Rel. ANDRÉ MENDONÇASegunda Turmajulgado em 2025-12-22publicado em 2026-02-10
CIVIL
RECURSO EXTRAORDINÁRIO COM AGRAVO. DIREITO CONSTITUCIONAL E PROCESSUAL PENAL. INGRESSO POLICIAL EM DOMICÍLIO SEM MANDADO JUDICIAL. CRIME PERMANENTE. TEMA 280 DA REPERCUSSÃO GERAL. NECESSIDADE DE FUNDADAS RAZÕES VERIFICÁVEIS A PRIORI. DENÚNCIA ANÔNIMA E POSSE DE PEQUENA QUANTIDADE DE DROGAS EM VIA PÚBLICA. INSUFICIÊNCIA PARA CONFIGURAR JUSTA CAUSA. CONTROLE JUDICIAL A POSTERIORI. IMPOSSIBILIDADE DE REVOLVIMENTO FÁTICO-PROBATÓRIO (SÚMULA 279/STF). RECURSO AO QUAL SE NEGA SEGUIMENTO. I – CASO EM EXAME 1. Trata-se de recurso extraordinário com agravo manejado pelo Ministério Público contra acórdão do Tribunal de Justiça do Estado de Goiás que reconheceu a ilicitude das provas obtidas mediante ingresso policial em domicílio sem mandado judicial, por ausência de fundadas razões, absolvendo o réu.
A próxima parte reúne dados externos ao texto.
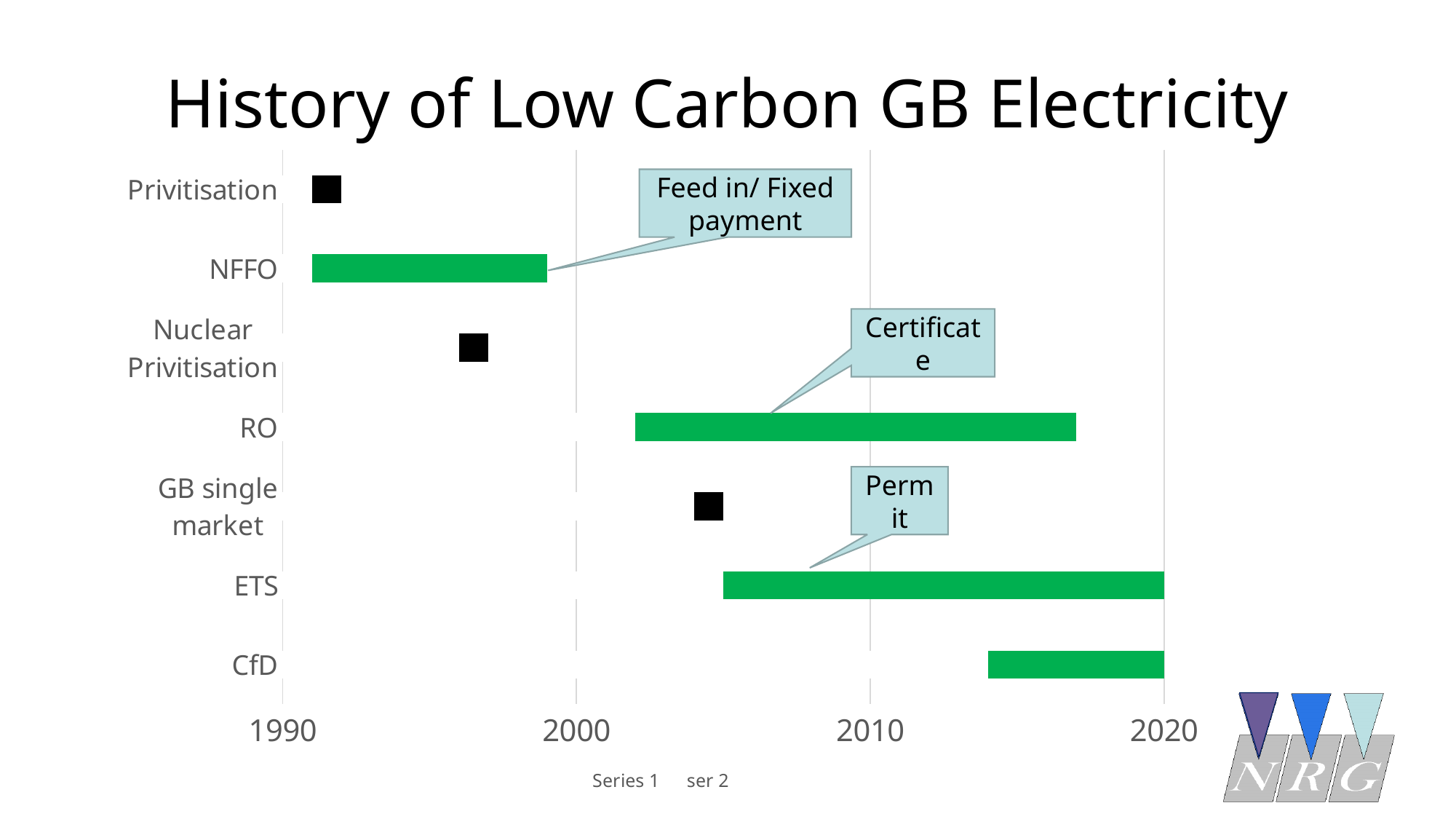
Which category does the 'Feed in/ Fixed payment' callout point to? NFFO Does the NFFO bar end before or after 2000? Before Does the CfD bar start before or after 2010? After Which category has the shortest green bar? CfD How many series does the legend list? 2 What type of chart is shown on the slide? Bar chart Does the RO bar start before or after 2000? After What is the title of the chart? History of Low Carbon GB Electricity Which green bar starts earliest on the time axis? NFFO Which bar is longer, NFFO or ETS? ETS How many categories are listed on the vertical axis of the chart? 7 In what year does the ETS bar end? 2020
II – QUESTÃO EM DISCUSSÃO 2. Discute-se se, à luz do Tema 280 da Repercussão Geral (RE 603.616/RO), houve justa causa prévia, objetiva e verificável, apta a legitimar o ingresso policial em residência sem ordem judicial, bem como se o exame dessa conclusão demanda revolvimento de fatos e provas. III – RAZÕES DE DECIDIR 3. O Supremo Tribunal Federal firmou entendimento de que o ingresso forçado em domicílio, mesmo em crime permanente, somente é válido quando amparado em fundadas razões prévias, suscetíveis de controle judicial posterior, sendo vedada atuação policial fundada em mera intuição, suspeita subjetiva ou fórmulas genéricas. 4. O acórdão recorrido concluiu que o ingresso domiciliar decorreu apenas de denúncia anônima e da apreensão de pequena quantidade de drogas em via pública, sem investigação prévia, monitoramento ou qualquer elemento objetivo que indicasse situação de flagrante delito no interior da residência. Para divergir dessa conclusão seria necessário reexaminar fatos e provas, providência obstada pela Súmula 279/STF. IV – DISPOSITIVO 5. Recurso extraordinário ao qual se nega seguimento.